Dietician and spokesperson for the Academy of Nutrition and Dietetics, Lori Zanini, emphasizes that avocados are one of the only fruits that contain monounsaturated fats; “Including healthy fats in our meals during our day is important in order to keep us full and satisfied after meals.”
An avocado is a great source of fiber, which helps to regulate blood sugar, as well. Fiber also promotes a healthy gut and colon, helps to control appetite, and can be helpful in achieving and maintaining a healthy body weight.
Oats are a complex carbohydrate and take longer to digest. As the oats are digested, they release energy slowly, allowing you to hold onto your feeling of fullness. It also helps to keeps blood sugar and insulin levels stable. To get the full benefits (and flavor) choose steel-cut oats made at home – stay away from microwave packets!
Quinoa is a great source of both protein and fiber. One cup of quinoa contains 8 grams of protein and 5 grams of fiber. This combination not only fills you up, it helps stabilize your blood sugar, too!
A 5 oz. container of plain full-fat Greek yogurt contains 15 grams of protein.
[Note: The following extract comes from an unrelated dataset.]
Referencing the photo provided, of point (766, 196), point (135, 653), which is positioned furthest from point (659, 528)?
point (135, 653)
Some studies are now suggesting that protein may be even more filling than fat or carbohydrates. Other high-quality sources of protein include lean poultry, meats and fish, milk, eggs, lentils, and peanut butter.
Nuts and Seeds
Raw, unsalted nuts like almonds and walnuts are full of protein, healthy fats, and nutrients. This makes nuts a great addition to meals and desserts, and also qualifies them as an exceptional snack. A handful of nuts can keep you full (and energized) far longer than a bag of potato chips would!
Flaxseed is packed with heart-healthy omega-3 fats and fiber to keep you feeling satisfied. One tablespoon of whole flaxseed has 3 grams of fiber and 4 grams of healthy fat. Try adding a tablespoon of ground flaxseed to a smoothie, or sprinkle it on top of yogurt.
Appetizer Soup or Salad
A bowl of soup before your entrée helps to take the edge off of hunger, increase feelings of fullness, and reduce the total number of calories consumed during the entire meal. (Keep in mind, this doesn’t work well if you eat 500 calories worth of soup before dinner, so keep your appetizer soup to about 150 calories.)
Similar to the bowl of soup, eating a salad before a meal has been associated with increased feeling of satiety and decreased calorie intake. Research has shown that when the first course of a meal is a large salad, people eat fewer calories for the entire meal compared to skipping the salad.
Vegetables like lettuce, cucumbers, and tomatoes have a very high water content. Combine that with their abundance of fiber, and you’ve got yourself a full stomach!
Sneak in extra ingredients!
The next time you make an omelet, toss in some spinach, mushrooms, or bell pepper. Not only are you upping the nutritional ante, you get to eat more food! Same goes with adding spinach, zucchini, or carrots to your next batch of spaghetti sauce or chili.
The key is to enjoy these filling foods often, and in the right combinations. By choosing foods that contain protein, fats, and fiber, you will not only make your tummy happy, but keep it that way!